▶ [WRITTEN PROBLEM]: Convert the part that opens with the line containing "Between dark sneaker" and closes with the line containing "How far can" into a Markdown table with the columns "Row" and "Line". Number each row, include both end lines, and leave out blank lines.

-----

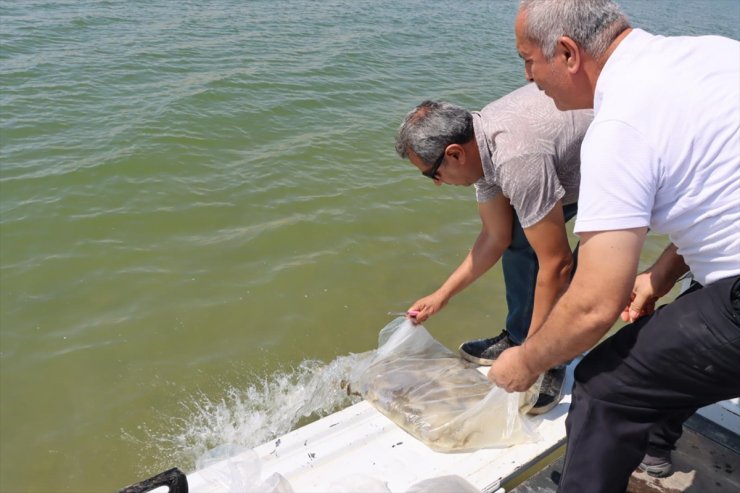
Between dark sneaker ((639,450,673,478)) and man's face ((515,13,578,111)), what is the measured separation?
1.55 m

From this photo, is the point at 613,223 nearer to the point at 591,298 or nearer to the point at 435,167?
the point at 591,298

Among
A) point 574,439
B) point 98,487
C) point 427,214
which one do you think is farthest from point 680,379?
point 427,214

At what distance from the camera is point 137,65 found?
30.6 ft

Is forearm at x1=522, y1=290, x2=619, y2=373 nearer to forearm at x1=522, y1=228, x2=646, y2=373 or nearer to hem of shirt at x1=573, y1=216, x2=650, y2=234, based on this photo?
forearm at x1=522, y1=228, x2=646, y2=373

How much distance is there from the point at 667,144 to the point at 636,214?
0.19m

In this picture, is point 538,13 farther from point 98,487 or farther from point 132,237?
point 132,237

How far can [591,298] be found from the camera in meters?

-----

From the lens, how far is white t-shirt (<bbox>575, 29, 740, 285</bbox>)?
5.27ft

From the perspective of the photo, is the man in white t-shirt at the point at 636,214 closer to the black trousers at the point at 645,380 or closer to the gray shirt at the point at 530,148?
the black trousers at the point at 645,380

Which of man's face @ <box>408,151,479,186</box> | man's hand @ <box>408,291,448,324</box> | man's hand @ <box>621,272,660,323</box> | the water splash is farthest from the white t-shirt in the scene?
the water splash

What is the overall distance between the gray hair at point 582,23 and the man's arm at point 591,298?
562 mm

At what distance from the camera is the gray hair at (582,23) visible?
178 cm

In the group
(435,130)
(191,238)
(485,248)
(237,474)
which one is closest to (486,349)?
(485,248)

-----

▶ [ANSWER TO THIS EXERCISE]:
| Row | Line |
|---|---|
| 1 | Between dark sneaker ((639,450,673,478)) and man's face ((515,13,578,111)), what is the measured separation? |
| 2 | 1.55 m |
| 3 | From this photo, is the point at 613,223 nearer to the point at 591,298 or nearer to the point at 435,167? |
| 4 | the point at 591,298 |
| 5 | Among |
| 6 | A) point 574,439 |
| 7 | B) point 98,487 |
| 8 | C) point 427,214 |
| 9 | which one do you think is farthest from point 680,379? |
| 10 | point 427,214 |
| 11 | At what distance from the camera is point 137,65 found? |
| 12 | 30.6 ft |
| 13 | Is forearm at x1=522, y1=290, x2=619, y2=373 nearer to forearm at x1=522, y1=228, x2=646, y2=373 or nearer to hem of shirt at x1=573, y1=216, x2=650, y2=234, based on this photo? |
| 14 | forearm at x1=522, y1=228, x2=646, y2=373 |
| 15 | How much distance is there from the point at 667,144 to the point at 636,214? |
| 16 | 0.19m |
| 17 | In this picture, is point 538,13 farther from point 98,487 or farther from point 132,237? |
| 18 | point 132,237 |
| 19 | How far can [591,298] be found from the camera in meters? |